Here is the entire code to handle the response. Filling in missing data is discussed below.
public void printBackfilledResults(DataFeed dataFeed) { String expectedDate = ""; String dimensionValue = ""; List<Integer> row = null; for (DataEntry entry : dataFeed.getEntries()) { String tmpDimValue = entry.getDimensions().get(0).getValue(); // Detect beginning of a series. if (!tmpDimValue.equals(dimensionValue)) { if (row != null) { forwardFillRow(row); printRow(dimensionValue, row); } // Create a new row. row = new ArrayList<Integer>(numberOfDays); dimensionValue = tmpDimValue; expectedDate = expectedStartDate; } // Backfill row.

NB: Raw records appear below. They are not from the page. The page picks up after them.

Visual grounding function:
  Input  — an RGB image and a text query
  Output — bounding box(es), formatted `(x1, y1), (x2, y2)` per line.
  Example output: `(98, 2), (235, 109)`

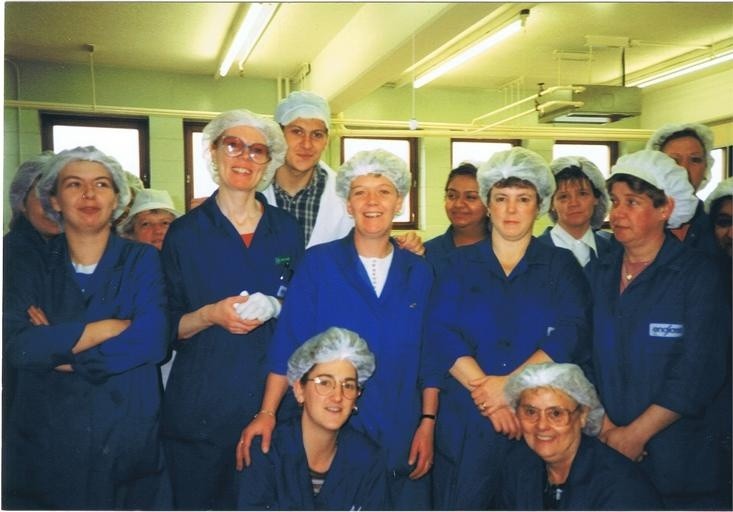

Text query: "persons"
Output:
(5, 90), (732, 510)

String foundDate = entry.getDimension("ga:date").getValue(); if (!foundDate.equals(expectedDate)) { backFillRow(expectedDate, foundDate, row); } // Handle the data. Metric metric = entry.getMetrics().get(0); row.add(new Integer(metric.getValue())); expectedDate = getNextDate(foundDate); } // Handle the last row. if (row != null) { forwardFillRow(row); printRow(dimensionValue, row); } }
Backfill Any Missing Dates
For each entry in a series, the program stores the metric values (entrances) in an
ArrayList
called row
. When a new time series is detected, a new row is created and
the expected date is set to the expected start date.

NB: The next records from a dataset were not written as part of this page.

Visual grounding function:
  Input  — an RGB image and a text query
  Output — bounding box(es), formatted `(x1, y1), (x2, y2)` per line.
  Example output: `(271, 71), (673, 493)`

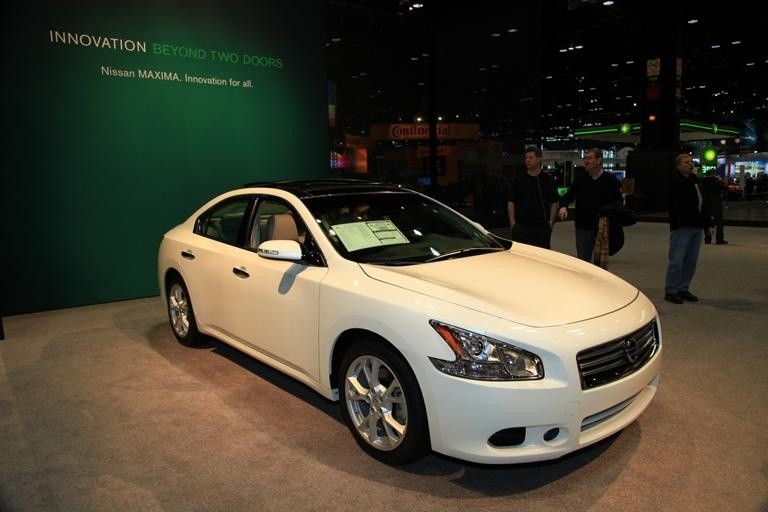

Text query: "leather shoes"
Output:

Then for each entry, the program checks to see if the date value in the entry equals the expected date. If they are equal, the metric in the entry is added to the row. Otherwise, the program has detected missing dates which need to be backfilled.
The backfillRow
method handles backfilling data. It accepts
as parameters the expected and found dates as well as the current row.
It then determines the number of days between the two dates
(non-inclusive) and adds that many 0s to the row.

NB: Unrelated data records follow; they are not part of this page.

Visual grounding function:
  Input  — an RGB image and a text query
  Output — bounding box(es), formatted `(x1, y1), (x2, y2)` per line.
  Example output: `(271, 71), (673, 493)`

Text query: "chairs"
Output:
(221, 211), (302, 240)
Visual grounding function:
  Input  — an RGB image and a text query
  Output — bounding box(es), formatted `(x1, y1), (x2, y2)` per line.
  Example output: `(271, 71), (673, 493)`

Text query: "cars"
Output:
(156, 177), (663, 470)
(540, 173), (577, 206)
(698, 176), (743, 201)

public void backFillRow(String startDate, String endDate, List<Integer> row) { long d1 = 0; long d2 = 0; try { calendar.setTime(resultDateFormat.parse(startDate)); d1 = calendar.getTimeInMillis() / millisInDay; calendar.setTime(resultDateFormat.parse(endDate)); d2 = calendar.getTimeInMillis() / millisInDay; } catch (ParseException e) { handleException(e); } long differenceInDays = d2 - d1; if (differenceInDays > 0) { for (int i = 0; i < differenceInDays; i++) { row.add(0); } } }
When the method is done, the row has been backfilled with data and the
current data can be added. The expected date is then incremented to one day after
the found date using the getNextDate
method.
public String getNextDate(String initialDate) { try { calendar.setTime(resultDateFormat.parse(initialDate)); calendar.add(Calendar.DATE, 1); return resultDateFormat.format(calendar.getTime()); } catch (ParseException e) { handleException(e); } return ""; }
Fill In Any Remaining Values
Once the series data has been processed into a row
,
we have to check that there are no more missing dates at the end of the series.
The forwardFillRow
method simply calculates the difference between the
number of days in the original query to the current size of the row, and adds that
many 0s to the end of the row.
public void forwardFillRow(List<Integer> row) { int remainingElements = numberOfDays - row.size(); if (remainingElements > 0) { for (int i = 0; i < remainingElements; i++) { row.add(0); } } }
At this point, the program has filled in any missing values in the time series. Now that we have all the data, the program prints the dimension and metric values as a comma separated list.
Conclusion
Using this sample, you can easily backfill data on dates not returned by the API. As mentioned above, this solution can be adapted to any programming language. Developers can even adapt these techniques and apply them to handle multiple dimensions and multiple metrics. Now it's even easier than ever to start doing advanced analysis on times series returned by the Google Analytics API.